Harragas est un film ultra-réaliste qui semble définir une très fine limite entre le documentaire et la fiction. Sur quels éléments vous vous êtes basés pour construire le film ?

 

Je suis surtout un cinéaste de fiction, je n'ai fait que peu de documentaires. Pour un sujet pareil, celui de ces nouveaux « boat people », je savais d'emblée qu'un documentaire allait être très difficile à réaliser à cause de son caractère très secret. J'ai donc opté pour la fiction. Pour se rapprocher au plus près du réel, j'ai dû m'informer à partir d'articles de presse, d’enquêtes, de contributions de psychologues, de sociologues qui ont beaucoup travaillé sur ce domaine ; mais également de rencontres avec des jeunes qui ont été candidats à ce départ et qui se sont fait attrapés. J’ai ainsi pu collecter beaucoup d'anecdotes et de petites histoires pour enrichir mon scénario. Et dans un deuxième temps, je suis allé tourner dans la ville de Mostaganem, qui est à la fois un véritable lieu de passage d’où partent beaucoup de jeunes clandestins mais qui est en même temps une ville de tradition de théâtre amateur. Lorsque j'ai lancé le casting, j'ai obtenu encore plus d'informations grâce aux jeunes de la ville très au courant sur ce phénomène.

 

C’est justement grâce à ce réalisme que la séquence de la traversée est aussi saisissante !

 

Nous avons utilisé une caméra HD pour la séquence de la traversée avec laquelle on a accompagné cette minuscule barque de 5 mètres. C'était vraiment un tournage un peu à l'artisanale. Vraiment pas évident ! D’autant plus que parmi l'équipe, beaucoup n'était pas réellement des spécialistes de la mer et nous avons tourné pendant un hiver très rude. Cela a en quelque sorte montré la dureté du voyage que subissent ces " harragas ".

☆ ☆ ☆ ☆ ☆

CONSIGNE ÉCRITE:
Dans l'entretien ci-dessus sur le film Harragas :
1. Dans quelle ville le réalisateur est-il allé tourner ?
2. Quel type de caméra a servi pour la séquence de la traversée ?
3. Quelle longueur faisait la barque accompagnée pendant cette séquence ?

MATÉRIEL FOURNI:
☆ ☆ ☆ ☆ ☆

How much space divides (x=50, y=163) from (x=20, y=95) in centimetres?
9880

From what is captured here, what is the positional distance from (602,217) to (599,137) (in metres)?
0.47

☆ ☆ ☆ ☆ ☆

LE RÉSULTAT:
1. À Mostaganem.
2. Une caméra HD.
3. 5 mètres.